When others accused Escobar of narcissism for her recurrent practice of integrating herself into her work, she countered: “The truth is, I use my own face because it’s easier. When I want to make a face or hands for one of my pieces, I’m usually the only person around to use as a model.” Her incorporation of her own anatomy was pragmatic, but also emphasized genuine ownership. Escobar noted, on carving her own path: “I don’t feel you have to belong to a little group and then say everything not part of it is bad.” Her career was hers, and she took it by the reins: “It has happened because I have made it happen,” she said of being a professional artist. “I got tired of being a nobody… So I began to work very hard.”

María Sol Escobar was born in Paris in 1930 to an affluent Venezuelan family. Her father was in real estate; her mother was an artist who committed suicide when Escobar was 11. Escobar grew up between Paris and Caracas until her family moved to Los Angeles in 1946. She returned to Paris to study at the École des Beaux-Arts, but it was a bad fit: “They wanted you to paint like Bonnard,” she scoffed during the interview with Glueck. She signed up for courses at the Art Students League of New York instead, followed by classes at the New School for Social Research.

During this period, Escobar mingled regularly at the Cedar Tavern, which was then the Manhattan go-to for many abstract expressionists. She became friendly with several of them, notably Dutch-American action painter Willem de Kooning.

She rechristened herself Marisol when she began showing her work in New York in the late 1950s. Her first major solo exhibition was at the Leo Castelli Gallery—“the international epicenter for Pop, Minimal, and Conceptual Art”—in 1958. The year prior, she had been part of a pioneering group show alongside Jasper Johns and Robert Rauschenberg, and her work had already been shown at the Museum of Modern Art. Escobar’s pop art sensibility merged with references to pre-Columbian artifacts; she constructed tableaux from assemblages of wood, plaster, terra cotta, textiles and found objects.“I do my research in the Yellow Pages,” she told Glueck. “You could call them a new palette for me.”

Humor, politics and pop culture were her principal thematic threads.

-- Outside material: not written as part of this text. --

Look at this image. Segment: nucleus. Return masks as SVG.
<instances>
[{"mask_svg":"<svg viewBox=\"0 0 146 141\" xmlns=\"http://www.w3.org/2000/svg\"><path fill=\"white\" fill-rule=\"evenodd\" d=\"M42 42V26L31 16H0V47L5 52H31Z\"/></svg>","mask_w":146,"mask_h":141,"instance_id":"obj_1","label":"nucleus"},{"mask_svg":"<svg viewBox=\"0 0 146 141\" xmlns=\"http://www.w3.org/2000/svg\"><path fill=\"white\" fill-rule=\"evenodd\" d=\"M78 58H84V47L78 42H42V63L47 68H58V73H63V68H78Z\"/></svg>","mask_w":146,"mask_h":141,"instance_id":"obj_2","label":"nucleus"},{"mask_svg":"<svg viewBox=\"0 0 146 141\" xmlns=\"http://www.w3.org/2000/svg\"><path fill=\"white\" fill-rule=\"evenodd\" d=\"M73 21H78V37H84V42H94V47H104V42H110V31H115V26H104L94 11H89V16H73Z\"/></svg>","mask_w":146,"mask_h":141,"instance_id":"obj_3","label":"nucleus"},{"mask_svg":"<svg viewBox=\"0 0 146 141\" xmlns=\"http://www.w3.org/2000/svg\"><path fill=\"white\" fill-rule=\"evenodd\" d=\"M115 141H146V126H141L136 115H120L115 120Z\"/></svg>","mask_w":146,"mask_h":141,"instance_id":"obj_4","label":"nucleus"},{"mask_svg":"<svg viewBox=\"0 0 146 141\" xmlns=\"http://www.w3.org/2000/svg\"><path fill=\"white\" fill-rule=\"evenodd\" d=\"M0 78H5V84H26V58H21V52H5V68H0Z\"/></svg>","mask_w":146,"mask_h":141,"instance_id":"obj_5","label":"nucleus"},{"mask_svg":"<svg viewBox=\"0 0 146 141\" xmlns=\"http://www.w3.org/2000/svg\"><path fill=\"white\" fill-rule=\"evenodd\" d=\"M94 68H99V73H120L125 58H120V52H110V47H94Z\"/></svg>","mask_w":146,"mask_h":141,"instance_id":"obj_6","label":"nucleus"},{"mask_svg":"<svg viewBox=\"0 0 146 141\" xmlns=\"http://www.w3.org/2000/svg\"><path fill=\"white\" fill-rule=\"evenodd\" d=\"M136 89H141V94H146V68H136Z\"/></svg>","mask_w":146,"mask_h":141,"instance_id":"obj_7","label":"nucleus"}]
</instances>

The Party—an installation of blocky painted-and carved-wood figures ornamented with clothes, shoes and glasses—underlined both the artist’s social malaise and the superficiality of the art scene. All of the 15 figures sported Escobar’s visage, and none of them interacted with each other. Escobar’s sculpture-portrait of Hugh Hefner, in which he is both smoking and holding a pipe, was featured on the March 3, 1967, cover of Time magazine (“The Pursuit of Hedonism,” its banner blared). Like several of the identifiable figures she depicted, Hefner was as flattened as the lifestyle he represented.

A renewed interest in Escobar’s work only came about in the waning years of her life: A 2014 solo show at the Memphis Brooks Museum of Art in Tennessee traveled to El Museo del Barrio in New York City. Her work resonates as authoritatively today as it ever did. The misrepresentation of women, the traumas of family, the hollowness of celebrity, the spectacle of the art industry: Escobar understood and articulated the shortcomings of the modern era.